The International Monetary Fund expects South Africa’s economy to grow 4% in 2021, and all indicators so far point to a stronger-than-expected recovery from the Covid-induced recession.

GDP grew 1.1% in the first quarter, an annual increase of 4.6%, while the increased data on mobility and business confidence in the second quarter also give cause for optimism.

However, KwaZulu-Natal and Gauteng, where many ruined businesses are likely to take years to rebuild, contribute half the country’s GDP and nearly half the total population.
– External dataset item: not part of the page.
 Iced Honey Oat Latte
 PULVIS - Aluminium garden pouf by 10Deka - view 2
The port of Durban in KwaZulu-Natal acts as a trading gateway to the southern subcontinent and accounts for around 70% of South Africa’s imports.
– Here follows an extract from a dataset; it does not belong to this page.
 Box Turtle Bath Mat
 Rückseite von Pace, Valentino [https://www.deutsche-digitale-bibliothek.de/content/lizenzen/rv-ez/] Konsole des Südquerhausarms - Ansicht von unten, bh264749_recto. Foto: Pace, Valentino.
Economists estimate the cost to the economy of the destruction caused by the pro-Zuma protests at 50 billion rand ($ 3.43 billion).

In a research note last week, NKC African Economics noted that there were other major concerns besides the continued disruption in supply chains and threats to food security caused by the pandemic.

“The events that happened in KwaZulu-Natal and Gauteng couldn’t have happened at the worst possible time,” said Pieter du Preez, chief economist at NKC.

Members of the South African Police Services (SAPS) arrested a looter at the Gold Spot Shopping Center in Vosloorus, southeast of Johannesburg, on July 12, 2021.

Guillem Sartorio | AFP | Getty Images

NKC revised its economic growth forecast for South Africa in 2021 from 4.3% to 3.8%, saying the medium-term outlook is also being hampered by falling investor confidence and a lack of fiscal space, which is likely to crowd out solid capital spending.

“Early estimates of the damage are alarming as 50,000 informal traders and 40,000 businesses are affected and 150,000 jobs are at risk,” said du Preez.

“Approximately 3,000 stores were looted, 100 shopping malls suffered significant fire damage, and nearly 1,200 retail stores were hit and damaged.”

All of this came on top of the third wave of Covid-19, which was hit harder than expected due to the portability of the Delta variant, he added.

“The resulting four weeks of the Level 4 Custom Lockdowns will have an impact in the third quarter, while the current Level 3 Customs will continue to hamper activity somewhat,” said du Preez. “In general, we expect the economy to decline in the third quarter before rebuilding begins again in the fourth quarter.”